This paper designs and manufactures a complete set of intelligent recognition system based on the Internet of Things (IoT), which can evaluate the fatigue status of the leg muscles based on the surface EMG signals of multiple parts of the leg muscles. The data set is pre-processed by slicing and other pre-processing to obtain a set of fatigue examples suitable for model training input. The fatigue examples can be used as input to build and train a multi-layer two-way leg muscle fatigue status recognition model based on Long Short-Term Memory (LSTM). The experimental results on the test set show that the overall recognition system works stably during running, but its ability to recognize and generalize the fatigue status of the legs is not good, after the fatigue status is stabilized, the discrimination accuracy is improved, the model can make highly accurate status recognition judgments on the fatigue instance set, with an accuracy of 87.54%.

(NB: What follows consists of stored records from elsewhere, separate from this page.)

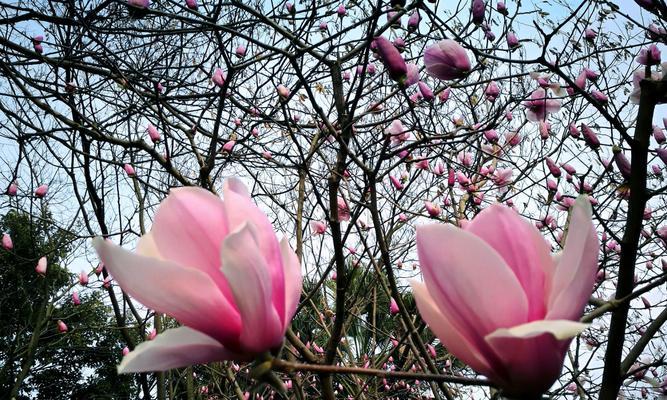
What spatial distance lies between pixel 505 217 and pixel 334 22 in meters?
3.29

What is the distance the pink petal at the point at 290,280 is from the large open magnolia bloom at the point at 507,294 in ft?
0.39

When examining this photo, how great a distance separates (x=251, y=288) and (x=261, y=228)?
57 mm

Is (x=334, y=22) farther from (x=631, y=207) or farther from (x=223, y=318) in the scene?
(x=223, y=318)

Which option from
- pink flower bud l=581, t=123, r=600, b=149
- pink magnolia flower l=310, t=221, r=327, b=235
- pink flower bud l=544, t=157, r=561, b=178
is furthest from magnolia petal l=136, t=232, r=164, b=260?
pink magnolia flower l=310, t=221, r=327, b=235

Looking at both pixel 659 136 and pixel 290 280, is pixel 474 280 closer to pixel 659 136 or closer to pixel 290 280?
pixel 290 280

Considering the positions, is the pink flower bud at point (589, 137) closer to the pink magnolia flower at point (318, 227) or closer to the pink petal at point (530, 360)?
the pink petal at point (530, 360)

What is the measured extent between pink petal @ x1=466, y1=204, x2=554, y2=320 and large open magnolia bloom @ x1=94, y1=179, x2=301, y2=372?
0.16 meters

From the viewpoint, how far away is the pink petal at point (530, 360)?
1.06 feet

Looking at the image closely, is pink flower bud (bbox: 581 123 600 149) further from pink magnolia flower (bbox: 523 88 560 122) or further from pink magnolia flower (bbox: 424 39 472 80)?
pink magnolia flower (bbox: 523 88 560 122)

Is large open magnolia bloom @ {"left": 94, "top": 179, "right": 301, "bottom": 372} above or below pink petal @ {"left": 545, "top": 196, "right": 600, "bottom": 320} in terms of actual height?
above

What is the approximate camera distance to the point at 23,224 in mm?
9445

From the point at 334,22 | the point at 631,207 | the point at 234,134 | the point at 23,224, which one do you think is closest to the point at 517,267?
the point at 631,207

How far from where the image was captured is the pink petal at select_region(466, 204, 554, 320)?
13.9 inches

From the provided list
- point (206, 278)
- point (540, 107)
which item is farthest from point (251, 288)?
point (540, 107)
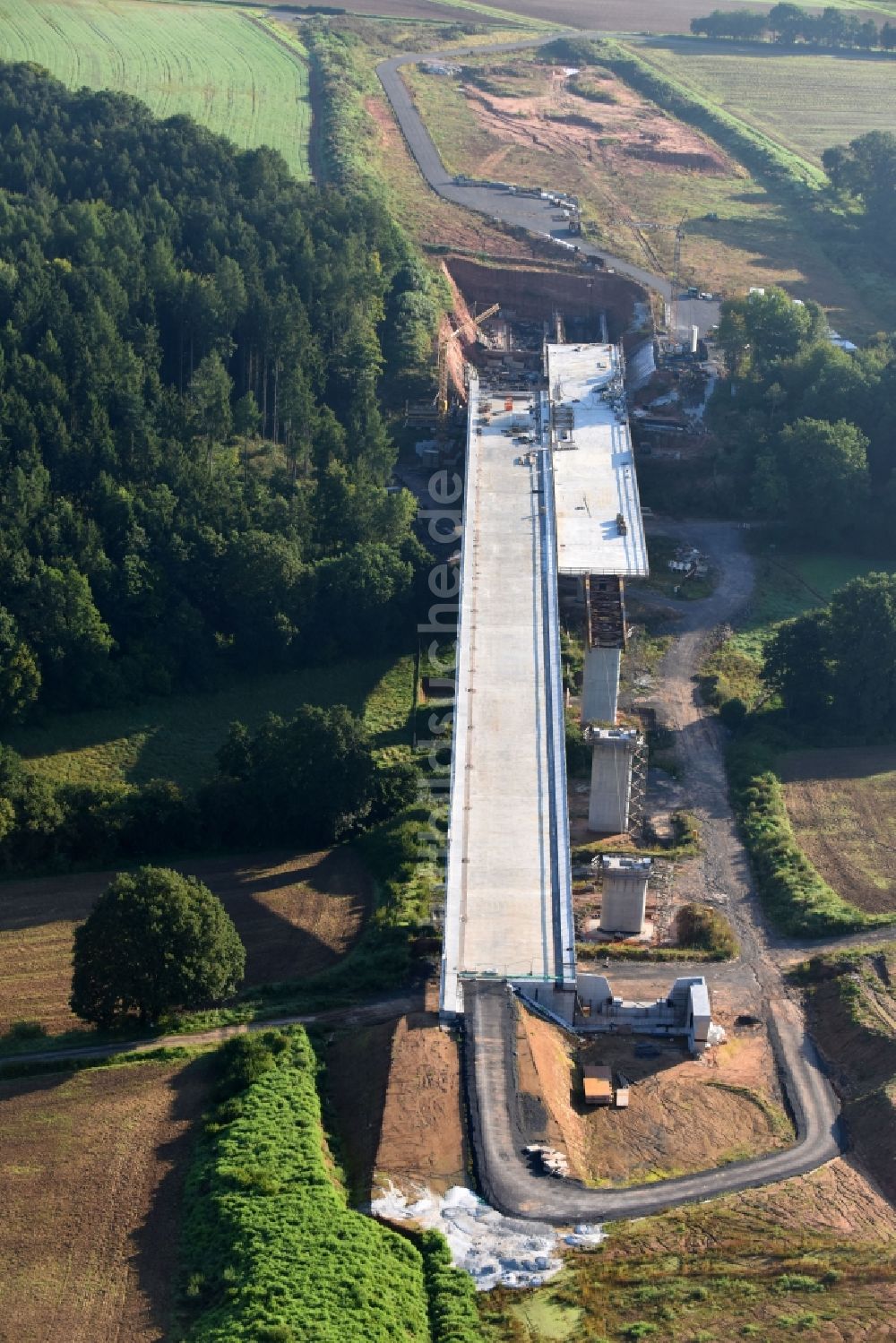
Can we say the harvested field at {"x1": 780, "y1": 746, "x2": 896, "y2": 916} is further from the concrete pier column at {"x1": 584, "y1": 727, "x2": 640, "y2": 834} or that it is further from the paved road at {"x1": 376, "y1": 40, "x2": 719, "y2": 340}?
the paved road at {"x1": 376, "y1": 40, "x2": 719, "y2": 340}

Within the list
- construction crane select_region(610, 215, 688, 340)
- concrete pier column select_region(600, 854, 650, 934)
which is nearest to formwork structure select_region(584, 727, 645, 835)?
concrete pier column select_region(600, 854, 650, 934)

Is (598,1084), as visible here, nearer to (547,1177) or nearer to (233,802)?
(547,1177)

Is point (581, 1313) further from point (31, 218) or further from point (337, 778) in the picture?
point (31, 218)

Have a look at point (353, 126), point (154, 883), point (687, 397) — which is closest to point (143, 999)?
point (154, 883)

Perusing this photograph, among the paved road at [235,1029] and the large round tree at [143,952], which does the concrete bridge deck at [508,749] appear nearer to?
the paved road at [235,1029]

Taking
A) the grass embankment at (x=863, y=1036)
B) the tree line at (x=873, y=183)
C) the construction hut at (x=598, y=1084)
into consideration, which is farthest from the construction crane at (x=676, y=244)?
the construction hut at (x=598, y=1084)

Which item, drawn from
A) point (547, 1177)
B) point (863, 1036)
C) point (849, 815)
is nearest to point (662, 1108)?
point (547, 1177)
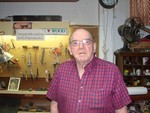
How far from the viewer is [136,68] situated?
3236 millimetres

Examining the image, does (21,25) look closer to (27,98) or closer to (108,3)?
(27,98)

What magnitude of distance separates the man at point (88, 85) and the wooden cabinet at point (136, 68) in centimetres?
163

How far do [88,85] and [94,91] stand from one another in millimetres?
58

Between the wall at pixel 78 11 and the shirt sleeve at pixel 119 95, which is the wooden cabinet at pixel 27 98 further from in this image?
the shirt sleeve at pixel 119 95

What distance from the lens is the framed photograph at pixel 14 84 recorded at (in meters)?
3.40

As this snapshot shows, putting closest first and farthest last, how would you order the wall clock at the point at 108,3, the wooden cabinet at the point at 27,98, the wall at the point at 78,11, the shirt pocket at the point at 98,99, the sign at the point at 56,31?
the shirt pocket at the point at 98,99 → the sign at the point at 56,31 → the wooden cabinet at the point at 27,98 → the wall clock at the point at 108,3 → the wall at the point at 78,11

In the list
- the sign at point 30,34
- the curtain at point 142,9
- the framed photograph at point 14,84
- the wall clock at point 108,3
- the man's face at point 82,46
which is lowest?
the framed photograph at point 14,84

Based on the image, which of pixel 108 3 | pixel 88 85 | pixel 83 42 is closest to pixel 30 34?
pixel 108 3

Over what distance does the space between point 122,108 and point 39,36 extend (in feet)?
6.41

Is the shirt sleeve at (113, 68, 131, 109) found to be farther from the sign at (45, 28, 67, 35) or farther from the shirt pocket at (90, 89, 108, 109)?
the sign at (45, 28, 67, 35)

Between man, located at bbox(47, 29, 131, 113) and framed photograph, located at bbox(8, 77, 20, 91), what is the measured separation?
1944mm

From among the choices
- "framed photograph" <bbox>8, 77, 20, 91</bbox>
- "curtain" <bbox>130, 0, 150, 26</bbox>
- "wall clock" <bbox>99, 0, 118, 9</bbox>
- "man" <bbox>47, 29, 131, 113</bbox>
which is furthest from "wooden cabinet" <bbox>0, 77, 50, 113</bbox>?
"curtain" <bbox>130, 0, 150, 26</bbox>

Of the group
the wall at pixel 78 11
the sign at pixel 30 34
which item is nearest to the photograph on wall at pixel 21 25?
the sign at pixel 30 34

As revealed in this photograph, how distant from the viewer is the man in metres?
1.48
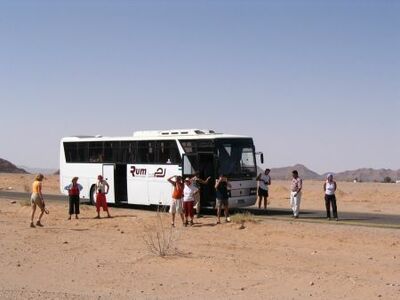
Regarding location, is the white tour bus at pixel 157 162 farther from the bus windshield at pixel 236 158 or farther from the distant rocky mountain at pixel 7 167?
the distant rocky mountain at pixel 7 167

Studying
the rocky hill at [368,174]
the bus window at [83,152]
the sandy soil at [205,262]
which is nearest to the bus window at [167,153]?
the sandy soil at [205,262]

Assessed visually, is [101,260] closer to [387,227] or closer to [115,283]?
[115,283]

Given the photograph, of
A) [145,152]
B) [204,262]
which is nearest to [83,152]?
[145,152]

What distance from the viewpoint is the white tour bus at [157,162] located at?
81.0ft

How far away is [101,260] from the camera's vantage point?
14.4 m

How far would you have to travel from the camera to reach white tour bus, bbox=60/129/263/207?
2470 cm

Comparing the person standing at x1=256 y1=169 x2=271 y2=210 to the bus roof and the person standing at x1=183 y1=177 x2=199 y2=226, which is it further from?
the person standing at x1=183 y1=177 x2=199 y2=226

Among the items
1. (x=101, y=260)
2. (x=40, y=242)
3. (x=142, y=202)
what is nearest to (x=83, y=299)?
(x=101, y=260)

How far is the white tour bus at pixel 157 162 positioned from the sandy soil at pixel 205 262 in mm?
3724

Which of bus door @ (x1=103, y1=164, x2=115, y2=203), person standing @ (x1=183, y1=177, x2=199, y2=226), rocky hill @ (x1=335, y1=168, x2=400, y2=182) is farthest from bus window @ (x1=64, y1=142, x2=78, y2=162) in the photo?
rocky hill @ (x1=335, y1=168, x2=400, y2=182)

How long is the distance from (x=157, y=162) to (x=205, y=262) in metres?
13.6

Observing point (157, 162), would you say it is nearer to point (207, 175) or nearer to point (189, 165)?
point (189, 165)

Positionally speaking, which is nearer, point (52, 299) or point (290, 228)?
point (52, 299)

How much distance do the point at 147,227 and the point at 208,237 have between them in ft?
10.6
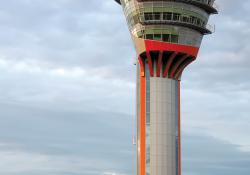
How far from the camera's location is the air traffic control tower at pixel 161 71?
295 ft

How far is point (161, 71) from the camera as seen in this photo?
9188 centimetres

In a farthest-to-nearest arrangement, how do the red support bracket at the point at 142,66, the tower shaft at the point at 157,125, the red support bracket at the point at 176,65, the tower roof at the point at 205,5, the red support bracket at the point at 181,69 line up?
the red support bracket at the point at 181,69 → the red support bracket at the point at 142,66 → the tower roof at the point at 205,5 → the red support bracket at the point at 176,65 → the tower shaft at the point at 157,125

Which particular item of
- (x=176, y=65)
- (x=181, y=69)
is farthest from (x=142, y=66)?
(x=181, y=69)

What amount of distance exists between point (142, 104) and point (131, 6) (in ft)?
56.4

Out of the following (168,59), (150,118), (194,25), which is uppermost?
(194,25)

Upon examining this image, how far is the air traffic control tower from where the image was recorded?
89812mm

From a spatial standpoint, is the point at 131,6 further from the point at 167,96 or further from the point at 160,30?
the point at 167,96

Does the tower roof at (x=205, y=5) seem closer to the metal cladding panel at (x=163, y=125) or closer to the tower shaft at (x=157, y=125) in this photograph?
the tower shaft at (x=157, y=125)

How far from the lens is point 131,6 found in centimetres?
9356

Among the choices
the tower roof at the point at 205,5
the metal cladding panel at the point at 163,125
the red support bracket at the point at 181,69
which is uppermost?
the tower roof at the point at 205,5

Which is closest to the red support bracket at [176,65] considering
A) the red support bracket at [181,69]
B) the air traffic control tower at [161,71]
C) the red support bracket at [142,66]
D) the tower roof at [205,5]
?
the air traffic control tower at [161,71]

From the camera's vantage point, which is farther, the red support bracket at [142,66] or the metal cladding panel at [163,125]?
the red support bracket at [142,66]

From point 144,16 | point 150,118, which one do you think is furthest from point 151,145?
point 144,16

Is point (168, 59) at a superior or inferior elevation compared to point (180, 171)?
superior
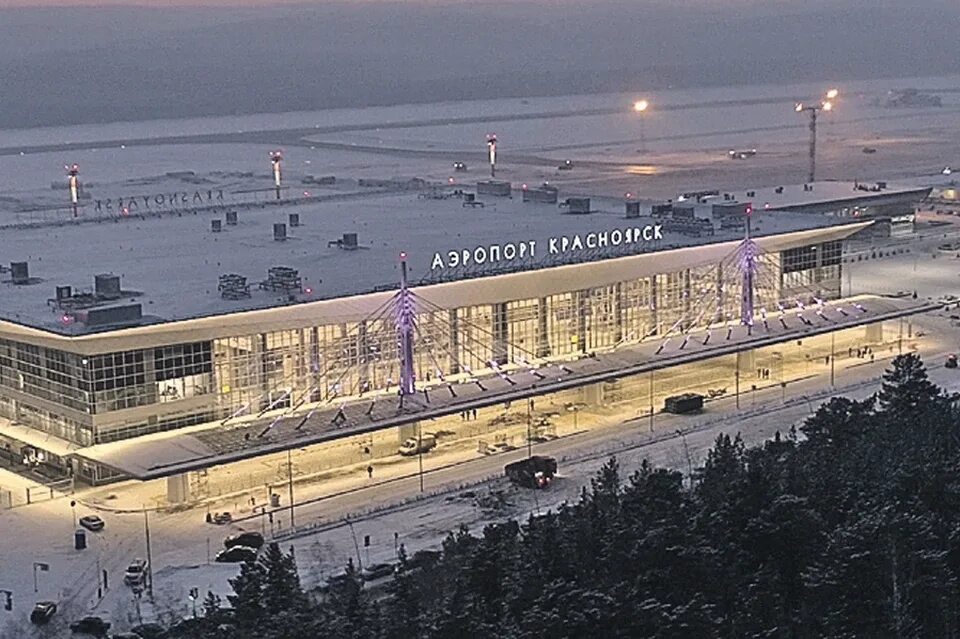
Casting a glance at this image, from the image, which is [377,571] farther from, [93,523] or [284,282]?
[284,282]

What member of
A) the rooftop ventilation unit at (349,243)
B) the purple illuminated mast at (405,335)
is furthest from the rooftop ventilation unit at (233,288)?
the rooftop ventilation unit at (349,243)

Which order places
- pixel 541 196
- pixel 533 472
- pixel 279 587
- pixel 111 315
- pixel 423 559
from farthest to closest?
pixel 541 196
pixel 111 315
pixel 533 472
pixel 423 559
pixel 279 587

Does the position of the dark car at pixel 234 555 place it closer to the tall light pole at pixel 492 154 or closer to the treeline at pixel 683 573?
the treeline at pixel 683 573

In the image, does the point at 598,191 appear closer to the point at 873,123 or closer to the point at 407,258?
the point at 407,258

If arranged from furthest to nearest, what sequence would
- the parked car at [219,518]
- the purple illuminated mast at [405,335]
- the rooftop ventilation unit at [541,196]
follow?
1. the rooftop ventilation unit at [541,196]
2. the purple illuminated mast at [405,335]
3. the parked car at [219,518]

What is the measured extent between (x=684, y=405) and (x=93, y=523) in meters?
18.3

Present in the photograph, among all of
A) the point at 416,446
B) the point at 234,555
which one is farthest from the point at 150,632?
the point at 416,446

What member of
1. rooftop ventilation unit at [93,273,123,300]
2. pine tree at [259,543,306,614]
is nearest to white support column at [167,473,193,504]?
rooftop ventilation unit at [93,273,123,300]

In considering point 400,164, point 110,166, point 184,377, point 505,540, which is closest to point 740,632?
point 505,540

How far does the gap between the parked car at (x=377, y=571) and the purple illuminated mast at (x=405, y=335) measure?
11272mm

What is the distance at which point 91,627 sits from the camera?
31078mm

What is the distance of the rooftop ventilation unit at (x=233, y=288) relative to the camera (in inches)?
1761

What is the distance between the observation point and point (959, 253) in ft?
266

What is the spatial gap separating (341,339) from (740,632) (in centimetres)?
2045
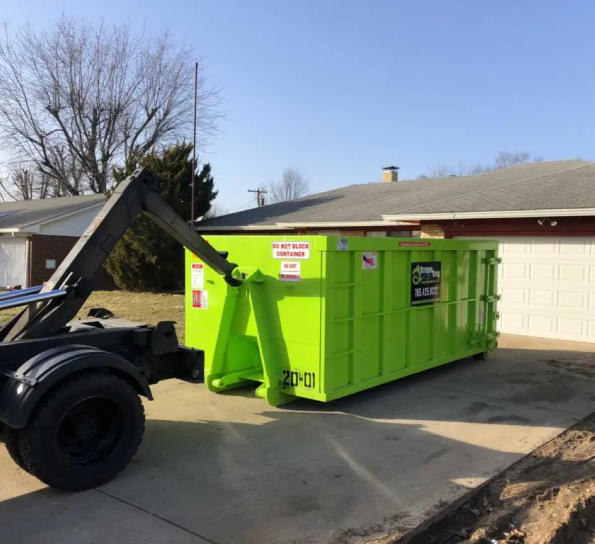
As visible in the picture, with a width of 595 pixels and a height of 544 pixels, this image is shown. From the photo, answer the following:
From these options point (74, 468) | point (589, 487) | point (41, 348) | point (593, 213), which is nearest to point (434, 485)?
point (589, 487)

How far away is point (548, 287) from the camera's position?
1157 centimetres

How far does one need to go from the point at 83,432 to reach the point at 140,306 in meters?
12.8

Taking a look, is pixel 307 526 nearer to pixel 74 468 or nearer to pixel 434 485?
pixel 434 485

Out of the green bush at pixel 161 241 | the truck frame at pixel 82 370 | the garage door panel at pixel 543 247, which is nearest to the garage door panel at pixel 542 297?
the garage door panel at pixel 543 247

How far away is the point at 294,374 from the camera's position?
652 centimetres

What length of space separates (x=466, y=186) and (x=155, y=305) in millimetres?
10037

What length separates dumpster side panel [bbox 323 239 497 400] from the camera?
6453 mm

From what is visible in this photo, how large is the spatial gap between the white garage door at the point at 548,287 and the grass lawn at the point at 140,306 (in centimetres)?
709

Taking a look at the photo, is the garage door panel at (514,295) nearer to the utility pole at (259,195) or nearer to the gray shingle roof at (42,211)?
the gray shingle roof at (42,211)

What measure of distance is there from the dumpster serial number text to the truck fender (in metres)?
2.37

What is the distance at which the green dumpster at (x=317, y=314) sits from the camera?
6.33m

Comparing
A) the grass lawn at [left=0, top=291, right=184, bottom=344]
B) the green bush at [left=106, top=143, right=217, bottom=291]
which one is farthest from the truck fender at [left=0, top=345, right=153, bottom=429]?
the green bush at [left=106, top=143, right=217, bottom=291]

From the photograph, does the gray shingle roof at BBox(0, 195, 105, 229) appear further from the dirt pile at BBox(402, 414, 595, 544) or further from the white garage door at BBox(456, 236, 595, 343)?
the dirt pile at BBox(402, 414, 595, 544)

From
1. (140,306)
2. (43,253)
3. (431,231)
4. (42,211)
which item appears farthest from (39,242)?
(431,231)
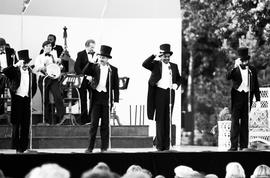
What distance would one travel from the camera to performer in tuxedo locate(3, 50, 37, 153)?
1303 cm

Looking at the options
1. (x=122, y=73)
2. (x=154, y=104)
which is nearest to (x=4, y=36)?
(x=122, y=73)

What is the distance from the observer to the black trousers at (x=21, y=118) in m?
13.1

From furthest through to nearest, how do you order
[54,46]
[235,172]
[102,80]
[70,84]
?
[70,84]
[54,46]
[102,80]
[235,172]

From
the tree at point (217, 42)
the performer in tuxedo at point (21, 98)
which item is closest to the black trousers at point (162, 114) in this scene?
the performer in tuxedo at point (21, 98)

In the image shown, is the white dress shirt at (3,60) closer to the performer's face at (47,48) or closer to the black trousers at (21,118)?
the performer's face at (47,48)

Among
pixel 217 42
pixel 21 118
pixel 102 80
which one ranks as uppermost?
pixel 217 42

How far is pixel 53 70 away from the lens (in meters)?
15.0

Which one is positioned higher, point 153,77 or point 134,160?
point 153,77

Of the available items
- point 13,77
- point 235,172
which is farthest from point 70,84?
point 235,172

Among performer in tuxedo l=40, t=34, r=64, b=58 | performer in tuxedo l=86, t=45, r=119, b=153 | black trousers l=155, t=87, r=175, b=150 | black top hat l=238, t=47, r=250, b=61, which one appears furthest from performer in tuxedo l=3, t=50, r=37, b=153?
black top hat l=238, t=47, r=250, b=61

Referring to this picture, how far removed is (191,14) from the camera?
87.6 ft

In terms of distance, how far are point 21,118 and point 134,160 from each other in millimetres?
2175

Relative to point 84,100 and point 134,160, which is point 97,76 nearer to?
point 84,100

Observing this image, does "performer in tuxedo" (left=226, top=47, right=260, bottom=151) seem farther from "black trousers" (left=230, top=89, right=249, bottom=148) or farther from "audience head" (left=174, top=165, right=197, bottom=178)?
"audience head" (left=174, top=165, right=197, bottom=178)
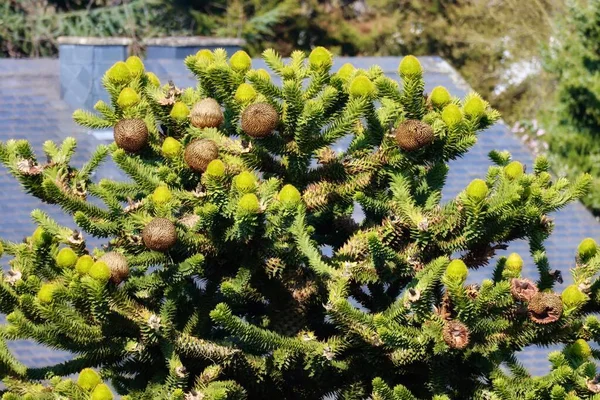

机译:本文设计和制造了基于事物互联网(物联网)的一套完整的智能识别系统,这可以基于腿部肌肉多个部分的表面EMG信号来评估腿部肌肉的疲劳状态。 通过切片和其他预处理预处理数据集以获得适合于模型训练输入的一组疲劳示例。 疲劳实施例可用作基于长短期记忆(LSTM)的基于长短期存储器(LSTM)构建和培训多层双向腿部肌肉疲劳状态识别状态识别模型的输入。 试验组上的实验结果表明,整个识别系统在跑步期间稳定地工作,但其识别和概括腿的疲劳状态的能力不好,在疲劳状态稳定后,辨别精度得到改善,模型 可以对疲劳实例设置的高度准确的状态识别判断,精度为87.54%。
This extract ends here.